*** Document segment
1) Goal Definition and Scoping - Define and describe the product, process or activity. Establish the context in which the assessment is to be made and identify the boundaries and environmental effects to be reviewed for the assessment.
2) Inventory Analysis - Identify and quantify energy, water and materials usage and environmental releases (e.g., air emissions, solid waste disposal, waste water discharges).
3) Impact Assessment - Assess the potential human and ecological effects of energy, water, and material usage and the environmental releases identified in the inventory analysis.
4) Interpretation - Evaluate the results of the inventory analysis and impact assessment to select the preferred product, process or service with a clear understanding of the uncertainty and the assumptions used to generate the results.  (From EPA)
Here are some suggested products to have teams analyze:

Design Team





Raw Materials: Plastic casing, aluminum, various heavy metals, silicon, glass Eco-Impacts: air emissions from smelting of metal, solid wastes issues, silicon harvesting

Where: California



Raw Materials: Cotton, Dyes, Metal Buttons/Zippers Eco-Impacts: Land Use, electricity, harmful dyes cause runoff into groundwater

Where: Atlanta, GA, United States


Nike Shoes

Raw Materials: Rubber, Cotton, Nylon, Plastics Eco-Impacts: Air Emissions from rubber processing, packaging

Where: Shanghai, China


Mobile Phone

Raw Materials: Plastic Casing, aluminum, various heavy metals, silicon, glass Eco-Impacts: Toxic materials in soil/water, waste creation

Where: Moscow, Russia

Each team should create a diagram that shows the product's production (from raw materials to manufacturing) use and then disposal. For great examples and visual essays of everything from how fortune cookies are made to bottle water, look at How Stuff is Made, a project by designer and artist Natalie Jeremijenko at
If time allows, create a research connection for each team. Challenge them to create a visual essay of the products on which they conduct life cycles.
Once the life cycle analysis has been completed, challenge students to redesign, re-brand and reinvent their product to be more eco-friendly. Use the life cycle as a guide for innovative thinking. What kinds of eco-friendly materials could be used as substitute? How can manufacturing be less impactful and local? (Edit and Develop)
Finally, each team should share new life cycles or products with the class. Think of applications and “markets” for this new product and discuss as a class. End by talking about the offset environmental impacts these new designs present. (Share and Finalize)
******
__Explore the material__.
A - In the life cycle lesson text, what raw materials are listed for Nike Shoes?
B - Write the next part of the life cycle lesson text, picking up after its final sentence.
*** Listed records
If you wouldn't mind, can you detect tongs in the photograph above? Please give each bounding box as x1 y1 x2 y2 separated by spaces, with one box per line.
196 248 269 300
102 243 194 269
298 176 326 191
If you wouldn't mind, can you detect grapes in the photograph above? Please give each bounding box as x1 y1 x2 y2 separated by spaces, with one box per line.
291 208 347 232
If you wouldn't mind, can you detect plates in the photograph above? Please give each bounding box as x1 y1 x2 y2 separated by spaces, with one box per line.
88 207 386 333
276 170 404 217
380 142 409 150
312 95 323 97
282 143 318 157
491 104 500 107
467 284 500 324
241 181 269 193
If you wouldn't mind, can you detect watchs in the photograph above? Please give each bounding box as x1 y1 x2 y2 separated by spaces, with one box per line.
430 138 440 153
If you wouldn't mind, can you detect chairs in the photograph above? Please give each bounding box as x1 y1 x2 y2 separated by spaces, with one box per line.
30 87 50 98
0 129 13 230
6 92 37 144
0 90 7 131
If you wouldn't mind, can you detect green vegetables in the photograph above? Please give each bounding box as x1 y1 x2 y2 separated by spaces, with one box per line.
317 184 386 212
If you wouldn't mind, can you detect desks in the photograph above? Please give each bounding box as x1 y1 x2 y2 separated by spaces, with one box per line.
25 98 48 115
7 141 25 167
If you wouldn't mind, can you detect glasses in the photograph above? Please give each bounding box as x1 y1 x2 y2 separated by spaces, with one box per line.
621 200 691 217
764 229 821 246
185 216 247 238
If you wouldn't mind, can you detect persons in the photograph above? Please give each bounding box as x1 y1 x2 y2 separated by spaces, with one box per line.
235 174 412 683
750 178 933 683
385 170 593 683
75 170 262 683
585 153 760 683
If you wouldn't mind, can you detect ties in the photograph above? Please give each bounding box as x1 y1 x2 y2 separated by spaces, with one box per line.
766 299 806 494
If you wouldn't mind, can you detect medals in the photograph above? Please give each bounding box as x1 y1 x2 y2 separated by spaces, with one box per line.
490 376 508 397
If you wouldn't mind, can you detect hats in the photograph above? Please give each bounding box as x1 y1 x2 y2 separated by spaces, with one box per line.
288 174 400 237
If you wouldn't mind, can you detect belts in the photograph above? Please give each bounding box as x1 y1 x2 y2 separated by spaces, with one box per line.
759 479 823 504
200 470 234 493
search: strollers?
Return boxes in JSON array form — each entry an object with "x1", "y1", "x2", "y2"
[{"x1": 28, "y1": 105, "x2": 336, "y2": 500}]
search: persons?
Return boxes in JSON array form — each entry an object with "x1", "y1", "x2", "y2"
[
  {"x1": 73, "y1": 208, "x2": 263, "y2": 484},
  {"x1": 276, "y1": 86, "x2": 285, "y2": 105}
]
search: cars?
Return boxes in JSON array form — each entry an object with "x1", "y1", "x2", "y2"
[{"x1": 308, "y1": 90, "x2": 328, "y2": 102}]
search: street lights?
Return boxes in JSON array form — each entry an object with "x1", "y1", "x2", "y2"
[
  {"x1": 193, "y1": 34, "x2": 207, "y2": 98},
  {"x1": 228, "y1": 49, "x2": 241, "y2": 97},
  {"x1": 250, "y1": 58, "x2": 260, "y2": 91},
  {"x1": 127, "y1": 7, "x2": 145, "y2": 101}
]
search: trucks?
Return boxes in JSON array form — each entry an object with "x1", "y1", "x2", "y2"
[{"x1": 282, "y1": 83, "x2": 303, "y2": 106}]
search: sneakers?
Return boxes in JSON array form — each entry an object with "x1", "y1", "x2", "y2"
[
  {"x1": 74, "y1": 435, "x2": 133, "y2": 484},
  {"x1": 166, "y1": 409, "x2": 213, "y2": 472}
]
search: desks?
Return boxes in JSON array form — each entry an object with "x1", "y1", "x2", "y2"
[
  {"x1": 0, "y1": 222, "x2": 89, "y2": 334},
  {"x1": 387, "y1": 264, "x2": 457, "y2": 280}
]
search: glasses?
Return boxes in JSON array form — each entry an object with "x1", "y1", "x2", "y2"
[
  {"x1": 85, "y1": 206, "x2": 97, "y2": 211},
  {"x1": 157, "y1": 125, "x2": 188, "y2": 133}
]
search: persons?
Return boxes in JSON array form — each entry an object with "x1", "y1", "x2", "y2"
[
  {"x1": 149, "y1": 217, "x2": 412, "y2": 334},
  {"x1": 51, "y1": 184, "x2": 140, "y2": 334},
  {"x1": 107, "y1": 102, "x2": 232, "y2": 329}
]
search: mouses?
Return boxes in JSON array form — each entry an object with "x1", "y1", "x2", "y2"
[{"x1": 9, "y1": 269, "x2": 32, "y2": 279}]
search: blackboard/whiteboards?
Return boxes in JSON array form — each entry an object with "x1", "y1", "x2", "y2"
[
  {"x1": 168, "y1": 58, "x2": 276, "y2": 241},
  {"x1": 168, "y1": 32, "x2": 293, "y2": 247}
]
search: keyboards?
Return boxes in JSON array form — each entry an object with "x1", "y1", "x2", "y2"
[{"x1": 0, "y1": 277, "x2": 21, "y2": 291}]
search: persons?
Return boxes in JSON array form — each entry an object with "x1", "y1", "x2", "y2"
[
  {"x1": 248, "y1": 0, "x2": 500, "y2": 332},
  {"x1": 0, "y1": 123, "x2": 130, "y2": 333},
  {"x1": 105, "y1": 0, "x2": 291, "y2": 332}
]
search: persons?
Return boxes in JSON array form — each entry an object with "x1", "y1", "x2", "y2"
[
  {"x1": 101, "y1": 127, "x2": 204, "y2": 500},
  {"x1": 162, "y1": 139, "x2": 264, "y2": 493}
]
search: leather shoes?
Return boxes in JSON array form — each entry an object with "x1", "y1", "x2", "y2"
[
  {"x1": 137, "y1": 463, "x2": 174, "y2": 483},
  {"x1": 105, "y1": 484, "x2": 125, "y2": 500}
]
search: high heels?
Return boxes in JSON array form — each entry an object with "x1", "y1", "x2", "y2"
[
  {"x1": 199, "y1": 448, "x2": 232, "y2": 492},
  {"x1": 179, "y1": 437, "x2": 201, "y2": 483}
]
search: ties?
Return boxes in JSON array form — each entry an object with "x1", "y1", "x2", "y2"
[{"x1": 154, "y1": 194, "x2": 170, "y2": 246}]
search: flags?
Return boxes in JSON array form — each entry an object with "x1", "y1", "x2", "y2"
******
__Expected outputs__.
A - Rubber, cotton, nylon, and plastics.

B -
Reflection Questions
  • What consumer goods will you use at home tonight?  Will you play a video game, watch TV or turn a lamp on to finish your homework?  What are some materials used in these products?
  • Do you or your parents/guardians have mobile phones?  If so, for how long will the phone(s) be used?  Six months, a year, two years?
  • How could planned obsolescence benefit corporate interest?

Enrichment Extension Activities

Differentiation for Elementary School:
  • The EPA website has a variety of education materials for K-5 classrooms. They include worksheets, quizzes and games that will help your students learn about waste, recycling, energy, water use, etc.
  • Choose one product and conduct its Life Cycle analysis together as a class.
  • In design groups, students can draw a visual map of the product's Life Cycle, step-by-step.
  • Students can then redesign the same product to be more eco-friendly. Encourage students to brainstorm wild ideas for each step in the Life Cycle. They can then redraw their product's Life Cycle map, visually incorporating their redesign ideas for each step.
  • During class presentations, students can share and compare their two maps with the class.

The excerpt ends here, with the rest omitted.